Noise: Any sound you don’t want to hear in a recording, caused by dust on the album or small scratches in the vinyl, for example.
Frequency response: How well and how evenly the recording reproduces the very lowest and very highest frequencies of the original source.
Dynamic range: The difference between loud sounds and quiet sounds. Digital allows for a much wider dynamic range than vinyl.
Because an analog recording carves a continuous representation waveform into the vinyl while digital merely samples the waveform, vinyl-loving audiophiles sometimes argue that the sampling required to make a digital recording doesn’t get the full sound. However, that’s not quite the problem. Even though digital recordings require that snapshots of the audio are taken at given intervals, as long as enough snapshots are taken, we are still getting a true representation of the original sound, Corey explains.

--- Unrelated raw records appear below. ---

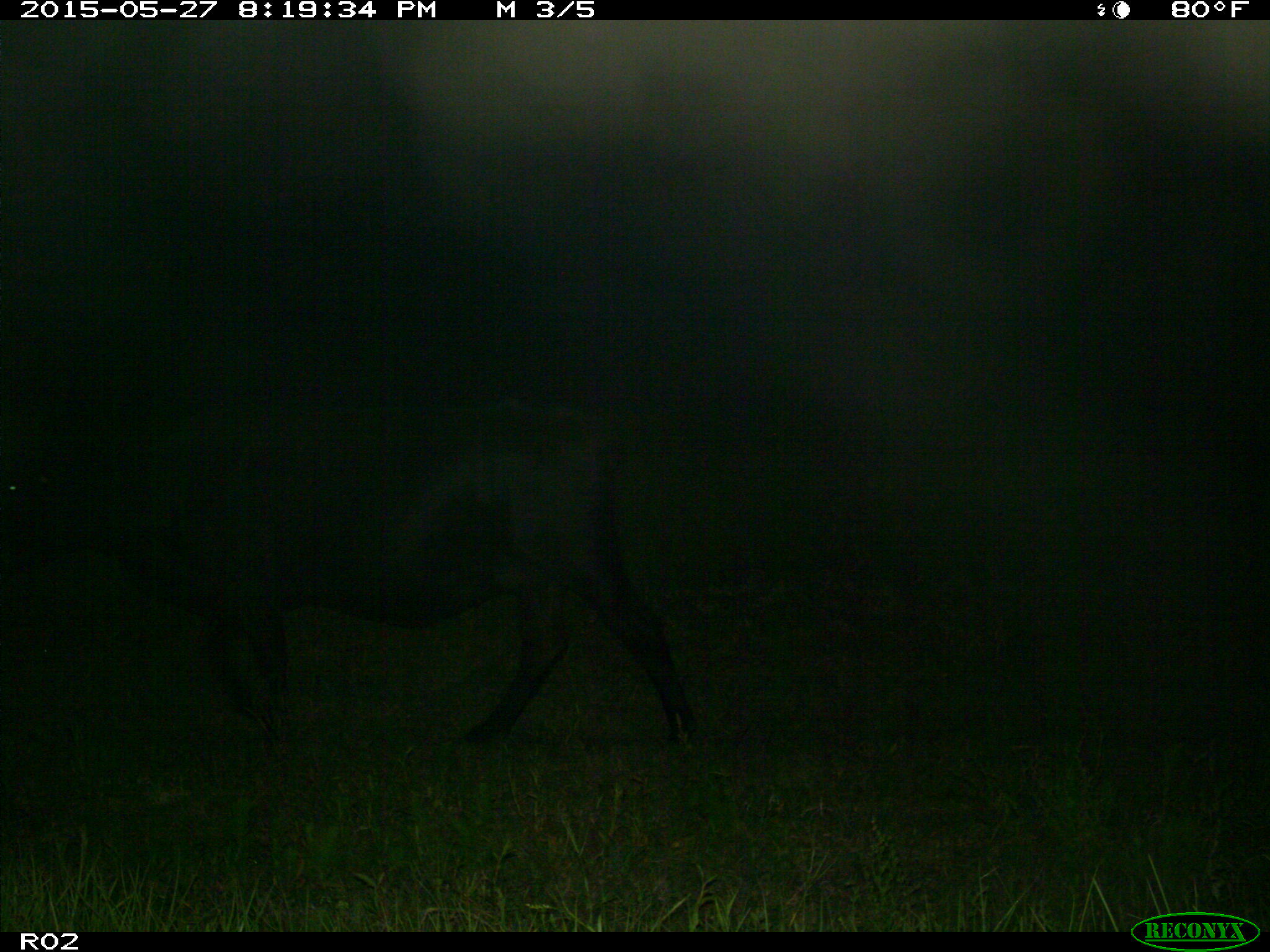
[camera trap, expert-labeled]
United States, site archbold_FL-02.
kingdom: Animalia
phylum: Chordata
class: Mammalia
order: Artiodactyla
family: Bovidae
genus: Bos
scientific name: Bos taurus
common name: domestic cow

For example, if a digital recording contains at least 40,000 samples or snapshots per second — and CDs use 44,100 samples per second — we can accurately reconstruct the original, continuous analog waveform up to the limits of human hearing (frequencies up to 20,000 Hz).
The bottom line is that digital is definitely a closer copy of the original sound. However, that doesn’t mean you’re going to like that sound better. Audiophiles often say that vinyl has a “warmer” sound. That’s a subjective call, nothing we can measure like frequency response or dynamic range. But it’s obviously something many people notice, and some prefer. “A slight distortion, the needle scraping across the vinyl, may just be something people find pleasing,” says Corey.
For older listeners, nostalgia could be playing a role, too. Pops, crackles and hisses are what the Rolling Stones sound like, right?
But there may be more to it than sound. Many wine lovers spurn screw-top caps even when those caps are said to preserve the wine better. And it’s not always about snobbery. For many, it’s about the ritual of uncorking the bottle. Something similar may be going on with audiophiles who are devoted to vinyl. Selecting the LP and sliding it out of its jacket, brushing away any dust, placing the vinyl disc on the turntable, gently positioning the tonearm — the entire ritual might well add something ineffable to the listening experience.
Ken Laster hosts the podcast Jazz and Beyond and is a member of the Hartford [Connecticut] Jazz Society. The sheer amount of digital recordings and the ease of accessing them has turned music into a “cheap commodity,” he writes in a recent posting on the society’s website. “The experience of discovery, acquiring, and listening to your music is now so easy and commonplace that its value has been diminished.”
As Corey puts it, “There are factors that can influence our perception of sound quality that have nothing to do with the sound itself.” And those factors may just make vinyl sound better, at least to some listeners.